When Jesus encountered the blind beggar, or the paralytic by the pool or the boy with the unclean spirit, He didn’t preach a sermon about it after He delivered them of their respective conditions.  In fact, there are several places in the gospels where Jesus commands quite the opposite.  After opening the ears of a deaf man, Jesus orders the crowd not to tell anyone (Mark 7:36).  Jesus heals a leper and swears him to say nothing to anyone but to show himself to the priest (Matthew 8:1/Luke 10:14).  Even apart from any healing or deliverance, when Peter correctly identifies Jesus as the Messiah, Jesus strictly commands silence on this point (Mark 8:27-30).

I could probably get into all kinds of reasons for what this means and doesn’t mean; my main point, though, is that Jesus’ goal here does not seem to be the spreading of knowledge or awareness.  Jesus has, in my opinion, correctly identified the “problem:” lameness, paralysis, demon possession, and acts accordingly.  In our culture, it seems that we think the “problem” is ignorance and so the solution is education: if only people knew about this problem, if only people were aware of that problem, then said problem would not exist.

§ **MATERIAL SUPPLIED**:
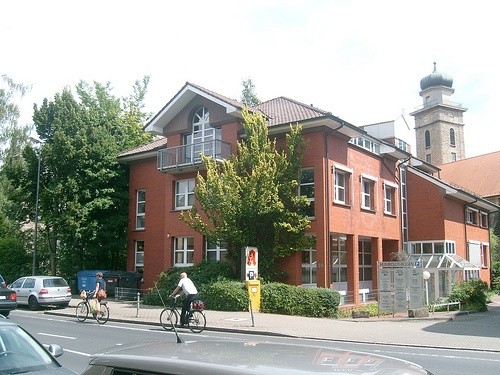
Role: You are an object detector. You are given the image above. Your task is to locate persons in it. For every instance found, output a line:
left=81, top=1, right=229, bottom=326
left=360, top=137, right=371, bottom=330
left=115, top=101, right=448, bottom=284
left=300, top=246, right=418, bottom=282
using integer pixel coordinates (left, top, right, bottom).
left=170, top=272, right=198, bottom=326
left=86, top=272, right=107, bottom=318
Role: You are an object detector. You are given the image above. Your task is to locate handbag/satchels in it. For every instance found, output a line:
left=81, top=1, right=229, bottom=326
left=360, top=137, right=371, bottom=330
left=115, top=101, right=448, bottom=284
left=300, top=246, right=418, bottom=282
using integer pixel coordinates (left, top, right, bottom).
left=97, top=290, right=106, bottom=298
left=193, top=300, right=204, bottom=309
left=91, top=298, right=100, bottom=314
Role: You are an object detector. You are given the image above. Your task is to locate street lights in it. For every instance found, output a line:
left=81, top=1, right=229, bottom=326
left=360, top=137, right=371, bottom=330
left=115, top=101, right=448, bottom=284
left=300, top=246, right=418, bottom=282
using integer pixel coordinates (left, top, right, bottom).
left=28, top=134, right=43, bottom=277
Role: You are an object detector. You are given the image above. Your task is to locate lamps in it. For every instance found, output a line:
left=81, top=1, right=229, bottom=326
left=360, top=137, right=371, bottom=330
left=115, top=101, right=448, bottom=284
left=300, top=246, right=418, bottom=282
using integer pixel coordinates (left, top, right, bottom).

==

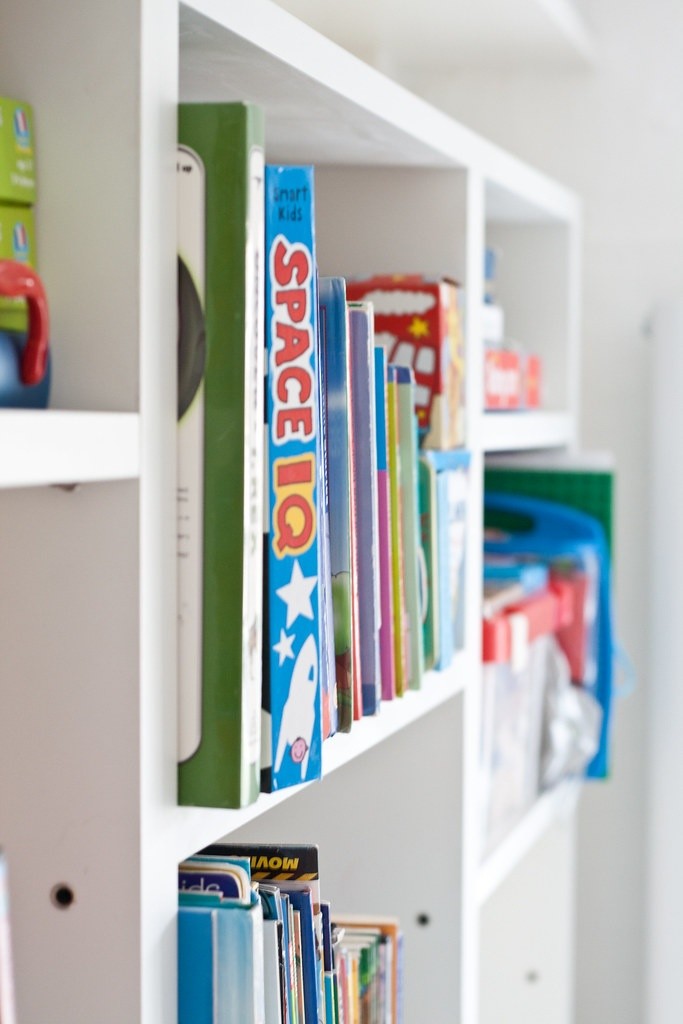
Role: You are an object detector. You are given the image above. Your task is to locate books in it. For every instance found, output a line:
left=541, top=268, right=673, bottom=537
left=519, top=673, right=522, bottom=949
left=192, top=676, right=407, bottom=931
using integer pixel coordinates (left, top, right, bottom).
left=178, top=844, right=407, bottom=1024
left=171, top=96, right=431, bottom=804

§ **REQUIRED WORK**:
Continue the reflection on Jesus' healings and commands of silence, starting right after its last sentence.

§ **EXERCISE OUTPUT**:
There’s something to be said for that.  If the problem is indeed ignorance, then education is a good solution.  But I have my suspicions that ignorance is actually the problem.  Most people in the West, Industrialized world have access to more information than they will ever be able to process….so much to make us numb.  We are overwhelmed, it seems, by all the problems, the size and scope of the problems, and the intractable nature of the problems facing our world today.  Overwhelmed to the point of paralysis that looks like apathy.

And the “cure” for apathy is not awareness.  We have unprecedented access to information, but information does not automatically translate into wisdom.  Too much awareness can actually, I would argue, breed apathy, an understandable response to the daunting specters looming over our world today, the news about which is unrelenting.  The cure for apathy, or at least one of them, is attention because attention engenders connection.  When Jesus tried to hush the crowd that saw the deaf man hear, “The more he ordered them, the more zealously they proclaimed it” (Mark 7:36).  It’s hard for me to imagine such excitement coming from a crowd who read about a stranger’s healing in the newspaper or on a blog with the promotional intent of “raising awareness.”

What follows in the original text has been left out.